- [Exercise materials]
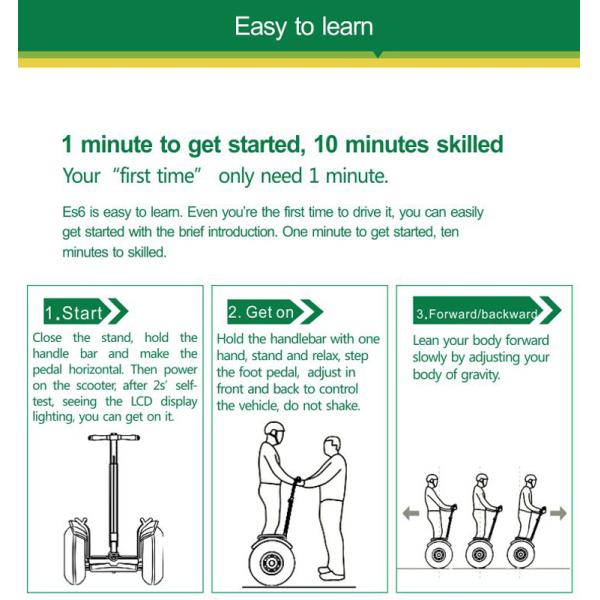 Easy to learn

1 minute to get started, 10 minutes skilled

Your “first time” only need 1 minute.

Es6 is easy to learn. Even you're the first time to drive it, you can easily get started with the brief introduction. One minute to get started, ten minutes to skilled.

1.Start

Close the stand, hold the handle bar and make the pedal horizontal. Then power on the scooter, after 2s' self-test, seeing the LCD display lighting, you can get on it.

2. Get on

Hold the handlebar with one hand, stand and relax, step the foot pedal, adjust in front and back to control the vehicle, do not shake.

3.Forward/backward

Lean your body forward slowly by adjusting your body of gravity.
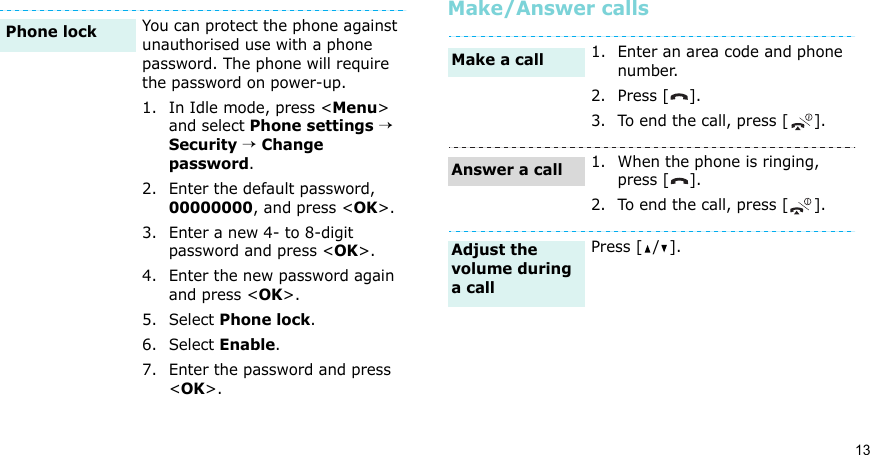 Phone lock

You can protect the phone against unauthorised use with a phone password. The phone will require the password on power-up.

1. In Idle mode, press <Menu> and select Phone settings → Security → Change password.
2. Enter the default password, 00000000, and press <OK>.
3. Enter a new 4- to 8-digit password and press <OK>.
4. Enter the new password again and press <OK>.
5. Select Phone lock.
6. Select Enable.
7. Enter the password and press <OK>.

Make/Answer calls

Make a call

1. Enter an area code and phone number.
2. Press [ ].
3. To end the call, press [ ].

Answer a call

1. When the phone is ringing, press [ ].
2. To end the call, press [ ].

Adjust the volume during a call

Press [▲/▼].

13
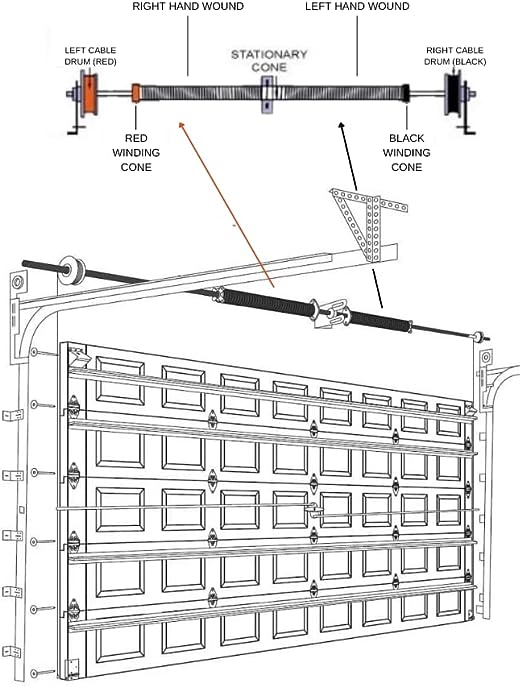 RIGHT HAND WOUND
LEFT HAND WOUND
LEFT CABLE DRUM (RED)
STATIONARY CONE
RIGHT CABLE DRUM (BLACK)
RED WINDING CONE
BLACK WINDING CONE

- [What the task requires] Write out all the data exactly, minus pictures.

- [Answer to this task]
 Easy to learn

1 minute to get started, 10 minutes skilled

Your “first time” only need 1 minute.

Es6 is easy to learn. Even you're the first time to drive it, you can easily get started with the brief introduction. One minute to get started, ten minutes to skilled.

1.Start

Close the stand, hold the handle bar and make the pedal horizontal. Then power on the scooter, after 2s' self-test, seeing the LCD display lighting, you can get on it.

2. Get on

Hold the handlebar with one hand, stand and relax, step the foot pedal, adjust in front and back to control the vehicle, do not shake.

3.Forward/backward

Lean your body forward slowly by adjusting your body of gravity.
 Phone lock

You can protect the phone against unauthorised use with a phone password. The phone will require the password on power-up.

1. In Idle mode, press <Menu> and select Phone settings → Security → Change password.
2. Enter the default password, 00000000, and press <OK>.
3. Enter a new 4- to 8-digit password and press <OK>.
4. Enter the new password again and press <OK>.
5. Select Phone lock.
6. Select Enable.
7. Enter the password and press <OK>.

Make/Answer calls

Make a call

1. Enter an area code and phone number.
2. Press [ ].
3. To end the call, press [ ].

Answer a call

1. When the phone is ringing, press [ ].
2. To end the call, press [ ].

Adjust the volume during a call

Press [▲/▼].

13
 RIGHT HAND WOUND
LEFT HAND WOUND
LEFT CABLE DRUM (RED)
STATIONARY CONE
RIGHT CABLE DRUM (BLACK)
RED WINDING CONE
BLACK WINDING CONE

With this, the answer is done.